Impôts en 2017 : plus de foyers imposables et moins de redressements fiscaux

26 Jul 2018
Economie
Impôts en 2017 : plus de foyers imposables et moins de redressements fiscaux

La direction générale des finances publiques (Dgfip) a publié le 17 juillet dernier les chiffres et son bilan pour l’année 2017. On compte donc plus de foyers imposables mais aussi une baisse des montants des redressements fiscaux.

Les recettes fiscales sont en hausse en 2017

On compte en France plus de foyers imposables en 2017, 37 889 181 en 2017 contre 37 683 595 en 2016. Dans le même temps le nombre de foyers imposables a augmenté (+220 395 soit 1.3%) mais la hausse a été plus forte pour le nombre de foyers non imposables (+2.01%). 43.13% des foyers sont désormais imposables sur le revenu (contre 42.8 % en 2016) et les recettes fiscales sont en hausse : 77,622 milliards contre 76,554 l’an dernier.

Plus de foyers payent l’impôt sur la fortune et donnent à l’Etat 5,067 milliards d’euros. Les recettes augmentent aussi pour la taxe d’habitation avec 22,575 milliards récoltés contre 22,149 milliards en 2016.

Au total les recettes encaissées par la direction générale des finances publiques se montent à plus 600 milliards, soit 1.2% de hausse par rapport à l’an dernier. En général les recettes fiscales sont en augmentation mais un chiffre a baissé : celui des redressements fiscaux.

1.7 milliard en moins dans les caisses de l’Etat

En 2017 l’Etat a évalué à 17,9 milliards d’euros le montant des droits notifiés et pénalités dus par les contribuables suite à un redressement fiscal. Un chiffre en baisse de presque 2 milliards.

Autre chiffre en baisse, celui des encaissements, en clair ce qui rentre dans les caisses effectivement : 9,4 milliards contre 11,1 milliards l’an dernier. Ce chiffre était à la hausse entre 2009 et 2015 mais depuis il baisse.
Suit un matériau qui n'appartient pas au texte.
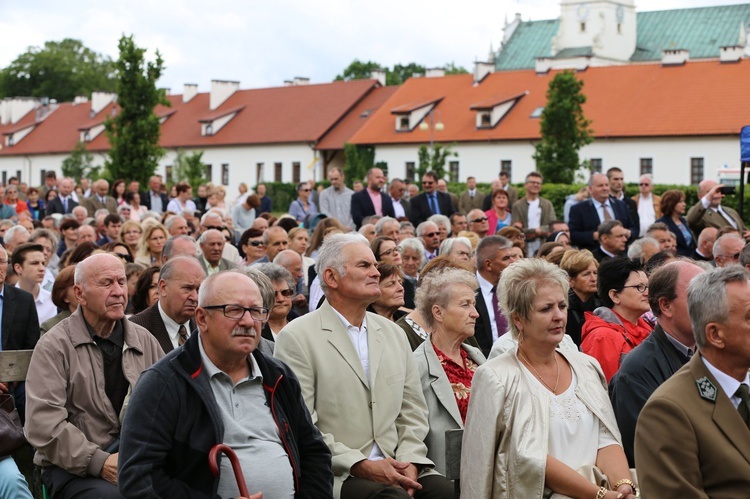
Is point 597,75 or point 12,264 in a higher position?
point 597,75

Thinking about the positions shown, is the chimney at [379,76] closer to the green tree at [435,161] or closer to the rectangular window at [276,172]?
the rectangular window at [276,172]

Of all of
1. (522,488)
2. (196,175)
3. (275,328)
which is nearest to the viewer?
(522,488)

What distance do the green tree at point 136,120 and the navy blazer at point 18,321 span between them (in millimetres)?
22570

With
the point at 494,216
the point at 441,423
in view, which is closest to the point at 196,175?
the point at 494,216

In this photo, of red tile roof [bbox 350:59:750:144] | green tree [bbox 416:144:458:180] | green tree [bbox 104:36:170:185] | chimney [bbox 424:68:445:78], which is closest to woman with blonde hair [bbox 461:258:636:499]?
green tree [bbox 104:36:170:185]

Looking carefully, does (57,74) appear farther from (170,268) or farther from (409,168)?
(170,268)

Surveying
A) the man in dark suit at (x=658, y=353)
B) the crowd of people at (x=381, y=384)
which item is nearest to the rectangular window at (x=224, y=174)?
the crowd of people at (x=381, y=384)

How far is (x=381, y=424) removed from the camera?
239 inches

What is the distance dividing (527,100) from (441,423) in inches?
2340

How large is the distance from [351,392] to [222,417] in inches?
51.0

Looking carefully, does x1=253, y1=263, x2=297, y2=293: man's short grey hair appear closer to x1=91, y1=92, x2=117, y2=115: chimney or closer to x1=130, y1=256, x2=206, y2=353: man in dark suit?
x1=130, y1=256, x2=206, y2=353: man in dark suit

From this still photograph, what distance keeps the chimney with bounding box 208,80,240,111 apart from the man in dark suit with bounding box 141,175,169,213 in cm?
5795

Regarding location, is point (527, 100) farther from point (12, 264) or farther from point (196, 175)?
point (12, 264)

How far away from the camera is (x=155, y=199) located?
70.8 feet
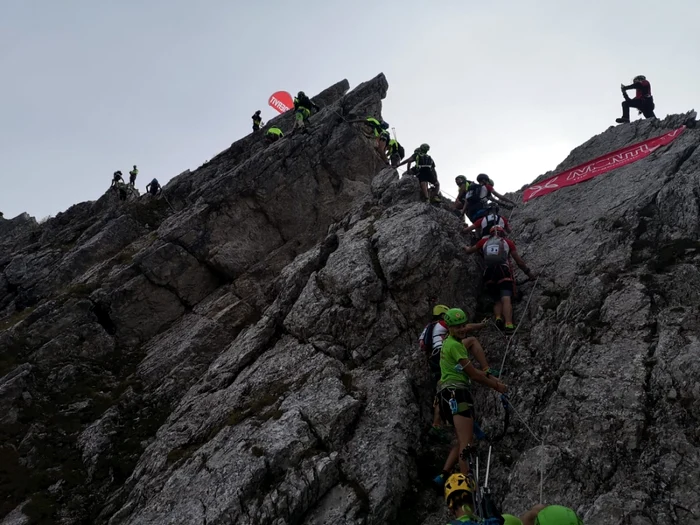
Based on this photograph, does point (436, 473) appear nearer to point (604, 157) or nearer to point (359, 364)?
point (359, 364)

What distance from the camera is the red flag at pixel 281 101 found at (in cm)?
4128

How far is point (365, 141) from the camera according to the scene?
2894cm

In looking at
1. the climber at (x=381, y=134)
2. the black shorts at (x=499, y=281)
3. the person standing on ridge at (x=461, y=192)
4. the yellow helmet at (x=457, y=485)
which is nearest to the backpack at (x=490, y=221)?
the black shorts at (x=499, y=281)

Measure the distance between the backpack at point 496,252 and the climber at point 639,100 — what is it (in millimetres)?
13996

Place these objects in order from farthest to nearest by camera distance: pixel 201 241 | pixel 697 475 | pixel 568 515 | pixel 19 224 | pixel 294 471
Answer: pixel 19 224 < pixel 201 241 < pixel 294 471 < pixel 697 475 < pixel 568 515

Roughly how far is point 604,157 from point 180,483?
20107mm

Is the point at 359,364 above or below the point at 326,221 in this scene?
below

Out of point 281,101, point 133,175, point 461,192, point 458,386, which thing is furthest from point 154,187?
point 458,386

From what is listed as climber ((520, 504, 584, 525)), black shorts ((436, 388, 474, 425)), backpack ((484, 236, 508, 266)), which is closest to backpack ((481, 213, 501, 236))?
backpack ((484, 236, 508, 266))

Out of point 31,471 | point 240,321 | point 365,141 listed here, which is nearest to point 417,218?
point 240,321

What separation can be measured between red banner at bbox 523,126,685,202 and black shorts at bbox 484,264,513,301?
8000 mm

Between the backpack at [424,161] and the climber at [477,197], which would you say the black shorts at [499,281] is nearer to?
the climber at [477,197]

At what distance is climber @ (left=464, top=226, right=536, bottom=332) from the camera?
13898 mm

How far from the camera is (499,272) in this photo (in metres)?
14.5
Et cette tendance s’expliquerait, selon la direction générale des finances publiques, par le nombre de faillites des entreprises qui ne peuvent pas payer et la remise en cause du redressement devant la justice par les entreprises.

Autre raison de cette baisse : la fin de la cellule de rapatriement des évadés fiscaux qui a fermée en janvier 2018. Plus de cellule, moins d’argent qui rentre ! Bercy explique également cette baisse par le fait que cette année il n’y a pas eu de redressement de grosses entreprises, type Google, avec des amendes records.

A noter : le droit à l’erreur en matière fiscal a aussi été mis en place. Concrètement la loi dit qu’il y aura moins de pénalités pour des erreurs en matière de déclaration d’impôt sauf si elles sont jugées intentionnelles. Si l’erreur est de bonne foi, chacun peut rectifier spontanément ou lors d’un contrôle. La charge de la preuve est aussi inversée : c’est à l’administration de montrer la mauvaise foi de l’usager. Avant en cas d’erreur, des intérêts de retard s’appliquaient à 100%. Maintenant ces intérêts de retard seront réduits de 30% si une erreur de bonne foi dans le cadre d'un contrôle est détectée, et même de 50% si le contribuable rectifie son erreur de lui-même.